* What to work on *
Rewrite the lines from the line with "What distance from" through the end of the records, requests included. Multiply every number in the answers (distances and point coordinates) by 0.45, and round each result to the same number of decimal places as the original, with halves rounded up.

********

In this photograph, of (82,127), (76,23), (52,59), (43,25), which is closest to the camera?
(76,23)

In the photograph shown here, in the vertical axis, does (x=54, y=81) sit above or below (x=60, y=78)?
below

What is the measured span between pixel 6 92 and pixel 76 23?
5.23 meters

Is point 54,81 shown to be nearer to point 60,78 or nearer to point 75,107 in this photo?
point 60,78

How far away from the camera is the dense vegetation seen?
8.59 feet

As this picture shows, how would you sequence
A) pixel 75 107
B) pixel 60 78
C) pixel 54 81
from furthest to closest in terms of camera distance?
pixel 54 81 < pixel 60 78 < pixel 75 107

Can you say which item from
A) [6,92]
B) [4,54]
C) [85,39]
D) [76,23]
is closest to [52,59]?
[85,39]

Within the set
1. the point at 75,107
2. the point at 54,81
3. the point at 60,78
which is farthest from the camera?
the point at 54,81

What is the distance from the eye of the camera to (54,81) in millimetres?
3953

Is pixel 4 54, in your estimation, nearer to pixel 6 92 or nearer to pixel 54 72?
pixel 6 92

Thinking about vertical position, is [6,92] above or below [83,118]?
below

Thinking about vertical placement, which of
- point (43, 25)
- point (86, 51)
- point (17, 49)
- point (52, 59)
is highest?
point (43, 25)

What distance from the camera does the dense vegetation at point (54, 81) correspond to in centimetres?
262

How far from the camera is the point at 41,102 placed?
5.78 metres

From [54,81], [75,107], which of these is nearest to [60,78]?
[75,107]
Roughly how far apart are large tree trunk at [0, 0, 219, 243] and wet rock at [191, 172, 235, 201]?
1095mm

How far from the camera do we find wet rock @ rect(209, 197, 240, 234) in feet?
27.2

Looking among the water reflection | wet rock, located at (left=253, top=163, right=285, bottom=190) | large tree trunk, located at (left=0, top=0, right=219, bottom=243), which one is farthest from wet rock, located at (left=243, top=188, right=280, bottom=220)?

********

* Reply to the task *
What distance from the camera does the dense vegetation at point (54, 81) correspond to in centimetres?
118

How far from the camera is the point at 41,102 placed?
2.60 metres

From [54,81], [75,107], which of these is nearest to [60,78]?
[34,48]
Roughly how far apart are large tree trunk at [0, 0, 219, 243] and wet rock at [191, 172, 235, 201]?
493mm

How far from the camera do we find wet rock @ rect(209, 197, 240, 234) in feet?
12.2

Looking among the water reflection | wet rock, located at (left=253, top=163, right=285, bottom=190) | large tree trunk, located at (left=0, top=0, right=219, bottom=243), which one is farthest from wet rock, located at (left=243, top=188, right=280, bottom=220)?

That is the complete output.